___ Fonte
Ainda restaria uma saída. Qual saída seria essa? A capacidade plástica que nos envolve. Nós temos uma potência plástica de não se deixar fixar ou cristalizar, desde que saibamos criar distância. Criar distância de nós com nós mesmos, ou seja, o acontecido de nós mesmos não pode tomar o lugar de toda a nossa potência de acontecer. E isolaríamos esse acontecido até criar as condições para cuidar dele. Esse isolamento seria uma capacidade plástica, conquistada por uma ética e uma estética de si. Mas isso implicaria toda uma potência de se manter na superfície, de se manter aberto, nas zonas de passagem, de manter o nosso campo receptivo da materialidade sonora, da materialidade luminosa, da materialidade olfativa, gustativa, tátil e toda a materialidade que possa nos tocar de fora. Essa zona anfitriã de nós mesmos deveria permanecer ligada a esses fluxos, investidas nesses fluxos e, portanto, aliada a uma potência de esquecer. A uma faculdade do acontecimento, diz Nietzsche, que faria com que essa distância entre o acontecido de nós mesmos e a nossa potência de acontecer não fosse transposta, mas mantida. E o trabalho de digestão inconsciente seguiria o seu curso. A preparação para essa digestão seguiria o seu curso, inclusive alimentada ainda mais pela manutenção da abertura do vivente aos novos acontecimentos. O acontecimento sempre inédito nessa superfície aberta que implicaria uma ativação das nossas forças reativas. A nossas forças reativas devem ser investidas para uma digestão profunda, de um lado; e para uma recepção superficial, de outro — a recepção dos fluxos na zona de passagem, cujo alimento é essencial para se manter em processo criativo.
______
___ Dados
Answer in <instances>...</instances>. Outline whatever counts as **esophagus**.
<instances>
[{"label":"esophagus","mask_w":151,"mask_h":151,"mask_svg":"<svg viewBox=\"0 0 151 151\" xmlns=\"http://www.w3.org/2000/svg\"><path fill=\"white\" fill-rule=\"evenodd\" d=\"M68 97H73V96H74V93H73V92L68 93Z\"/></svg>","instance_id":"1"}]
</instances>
______
- [Objetivo da tarefa]: Dê sequência ao texto sobre a capacidade plástica e a potência de esquecer, começando logo após a última frase. A listagem é um material à parte, independente do texto.

- [Resposta]:
Mas no ressentimento nada disso acontece. Acontece o quê? Como diz Spinoza, a tirania de uma paixão. A tirania de uma paixão é quando uma força de fora é suficientemente determinante para que fiquemos fixados e não consigamos dar conta dela. E, nessa fixação, o acontecido de nós mesmos toma o lugar da nossa potência de acontecer e forma o nosso primeiro buraco. Primeiro, ou segundo, ou terceiro, aqui você nunca sabe quando a coisa começa, quando o trem descarrila, quando a coisa começa a se fixar ou perder o movimento do devir. Mas em algum momento a coisa acontece. É sempre pelo meio e por um mau jeito. E esse meio de queda vira um princípio em nós. O nosso primeiro buraco, ou segundo buraco, ou terceiro buraco, a nossa primeira, segunda, terceira, quarta, quinta separação de nós mesmos e, claro, vai haver aí um valor, alguns buracos serão mais importantes do que outros, que vão virar, inclusive, crateras em nós, e que vão tomar a hegemonia do ponto de fixação. Então, o nosso Eu profundo, a nossa alma profunda vai, na verdade, começar nesse buraco mais decisivo, nessa fixação maior de nós mesmos, que implicaria um princípio sedentário do nosso desejo.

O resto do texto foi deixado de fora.